### Aim of the task
From the market review on China's war games below, pull out the passage that begins at the words "All this means" and ends after the words "going to drop.", copied exactly.

### Selected excerpt
+++++
Market Review: War Games

It’s called operation "North Sword 2005," China’s largest war game exercise ever, with over 16,000 troops. Not that the operation itself is anything unusual or threatening. It’s simply interesting to see how the Chinese operate. One day, the government announces new restrictions on the Internet to prevent subversive content. The next day, war games. Is it all part of a larger strategy, and one that may fail eventually anyway?

And along those lines, how will China fit into the unfolding contest for the world’s cheap and easily available energy? One thing is clear: The production of cheap, high-quality petroleum is declining. This will unleash a series of geopolitical and domestic economic consequences.

All this means energy is getting more expensive for everyone. It also means that we’ll have to accept lower Energy Returned On Energy Invested (EROEI) ratios. It’s great to get 30 barrels of oil using only one barrel of oil as energy. But as we move to other sources of energy, that ratio is going to drop.

There’s another aspect to the word "economic" that we’re not even considering, however. We aren’t accurately calculating the "energy invested" portion of the ratio, because we are not including the accumulated political and military cost of dealing, coddling, and aiding oil-rich and unfriendly nations for the last 50 years.
+++++
### Data block

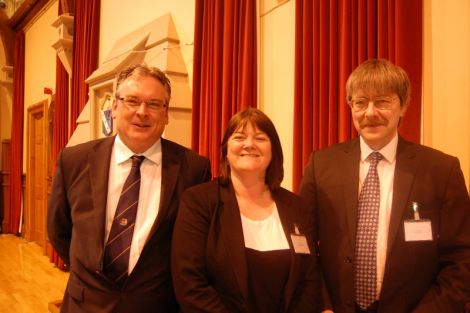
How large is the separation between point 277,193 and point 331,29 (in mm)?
1102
+++++
### Worked solution
All this means energy is getting more expensive for everyone. It also means that we’ll have to accept lower Energy Returned On Energy Invested (EROEI) ratios. It’s great to get 30 barrels of oil using only one barrel of oil as energy. But as we move to other sources of energy, that ratio is going to drop.